▸ Task item
Go through the records below and show every line with the string "possible".

▸ Supplied records
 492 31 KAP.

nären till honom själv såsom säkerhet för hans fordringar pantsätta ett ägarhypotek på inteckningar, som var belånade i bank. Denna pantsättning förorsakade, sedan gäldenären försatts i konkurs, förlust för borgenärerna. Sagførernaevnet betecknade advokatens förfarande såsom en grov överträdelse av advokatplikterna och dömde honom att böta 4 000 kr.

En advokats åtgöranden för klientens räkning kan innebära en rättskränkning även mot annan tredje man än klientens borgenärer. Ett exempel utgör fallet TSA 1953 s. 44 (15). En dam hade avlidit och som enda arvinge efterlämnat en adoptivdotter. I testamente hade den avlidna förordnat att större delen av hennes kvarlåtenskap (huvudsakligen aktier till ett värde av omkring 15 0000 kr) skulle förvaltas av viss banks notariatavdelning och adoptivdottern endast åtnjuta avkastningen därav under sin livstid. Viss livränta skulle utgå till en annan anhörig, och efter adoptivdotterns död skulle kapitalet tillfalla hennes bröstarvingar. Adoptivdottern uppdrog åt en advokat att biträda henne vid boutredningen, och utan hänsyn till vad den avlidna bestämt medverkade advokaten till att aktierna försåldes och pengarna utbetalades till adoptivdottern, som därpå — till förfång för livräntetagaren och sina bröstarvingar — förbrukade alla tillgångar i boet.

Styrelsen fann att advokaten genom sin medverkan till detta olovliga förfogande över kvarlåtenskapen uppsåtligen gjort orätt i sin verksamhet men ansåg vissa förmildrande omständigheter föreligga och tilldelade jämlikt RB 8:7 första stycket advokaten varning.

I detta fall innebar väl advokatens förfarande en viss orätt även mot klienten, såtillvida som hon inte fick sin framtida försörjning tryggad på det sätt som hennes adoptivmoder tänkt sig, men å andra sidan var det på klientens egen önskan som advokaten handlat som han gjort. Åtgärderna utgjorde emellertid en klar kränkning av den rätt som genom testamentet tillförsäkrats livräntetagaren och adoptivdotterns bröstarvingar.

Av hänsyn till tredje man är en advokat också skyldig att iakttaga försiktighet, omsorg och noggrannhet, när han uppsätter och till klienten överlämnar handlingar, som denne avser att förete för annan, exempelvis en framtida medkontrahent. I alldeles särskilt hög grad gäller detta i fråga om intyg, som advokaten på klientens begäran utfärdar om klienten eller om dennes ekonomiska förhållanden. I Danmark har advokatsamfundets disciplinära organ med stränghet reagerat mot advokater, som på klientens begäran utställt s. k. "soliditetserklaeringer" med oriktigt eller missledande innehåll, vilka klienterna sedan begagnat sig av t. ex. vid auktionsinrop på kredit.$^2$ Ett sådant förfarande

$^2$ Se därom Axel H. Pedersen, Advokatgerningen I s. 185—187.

* * *

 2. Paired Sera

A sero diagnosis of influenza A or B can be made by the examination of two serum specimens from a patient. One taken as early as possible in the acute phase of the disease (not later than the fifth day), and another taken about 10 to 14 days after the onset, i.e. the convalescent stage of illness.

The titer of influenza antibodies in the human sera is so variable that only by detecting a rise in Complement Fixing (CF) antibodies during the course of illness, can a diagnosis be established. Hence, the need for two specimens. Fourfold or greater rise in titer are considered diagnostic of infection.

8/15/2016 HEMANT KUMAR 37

---

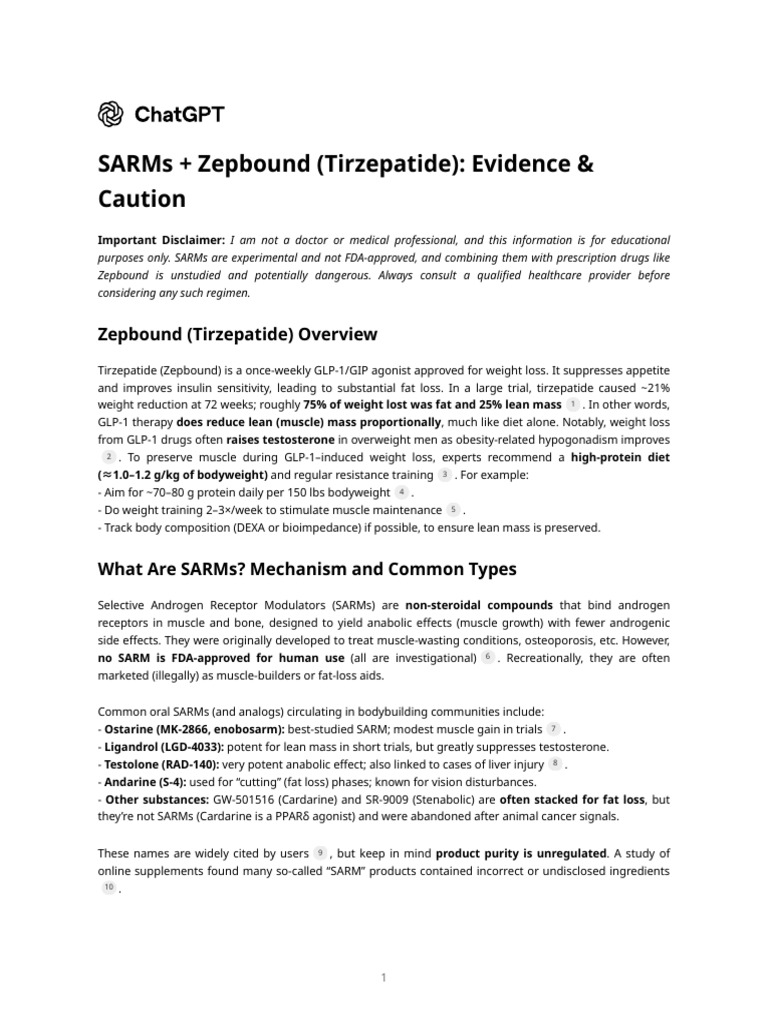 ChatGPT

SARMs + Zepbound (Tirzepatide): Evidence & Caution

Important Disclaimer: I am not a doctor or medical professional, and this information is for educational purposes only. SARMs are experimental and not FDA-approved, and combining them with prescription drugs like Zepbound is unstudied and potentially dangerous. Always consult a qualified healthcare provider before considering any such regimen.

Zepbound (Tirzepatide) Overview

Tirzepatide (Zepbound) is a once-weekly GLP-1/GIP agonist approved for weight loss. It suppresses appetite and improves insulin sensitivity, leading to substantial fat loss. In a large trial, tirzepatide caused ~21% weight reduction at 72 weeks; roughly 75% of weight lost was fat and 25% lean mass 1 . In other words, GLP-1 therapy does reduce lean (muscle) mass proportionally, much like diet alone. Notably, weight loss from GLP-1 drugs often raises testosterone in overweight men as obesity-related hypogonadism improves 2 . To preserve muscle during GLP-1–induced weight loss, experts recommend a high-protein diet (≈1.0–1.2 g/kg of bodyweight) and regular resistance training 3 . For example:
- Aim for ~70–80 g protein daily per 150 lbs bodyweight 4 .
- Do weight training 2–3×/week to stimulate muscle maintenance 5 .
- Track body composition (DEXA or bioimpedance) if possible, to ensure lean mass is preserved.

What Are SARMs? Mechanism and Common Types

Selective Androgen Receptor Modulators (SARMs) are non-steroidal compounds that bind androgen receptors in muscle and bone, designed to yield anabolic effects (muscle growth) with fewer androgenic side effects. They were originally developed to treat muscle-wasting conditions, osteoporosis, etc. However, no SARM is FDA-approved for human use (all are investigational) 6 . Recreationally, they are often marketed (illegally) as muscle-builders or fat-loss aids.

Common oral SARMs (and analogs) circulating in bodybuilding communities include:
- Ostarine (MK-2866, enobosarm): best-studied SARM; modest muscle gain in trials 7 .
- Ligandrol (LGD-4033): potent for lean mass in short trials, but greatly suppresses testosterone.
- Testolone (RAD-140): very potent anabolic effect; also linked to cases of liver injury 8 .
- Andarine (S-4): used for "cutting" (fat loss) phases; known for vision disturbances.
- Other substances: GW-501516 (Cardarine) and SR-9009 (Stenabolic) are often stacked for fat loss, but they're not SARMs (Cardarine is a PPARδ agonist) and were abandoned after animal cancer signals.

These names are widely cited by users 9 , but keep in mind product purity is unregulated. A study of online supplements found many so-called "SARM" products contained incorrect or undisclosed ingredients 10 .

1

▸ Task result
A sero diagnosis of influenza A or B can be made by the examination of two serum specimens from a patient. One taken as early as possible in the acute phase of the disease (not later than the fifth day), and another taken about 10 to 14 days after the onset, i.e. the convalescent stage of illness.
- Track body composition (DEXA or bioimpedance) if possible, to ensure lean mass is preserved.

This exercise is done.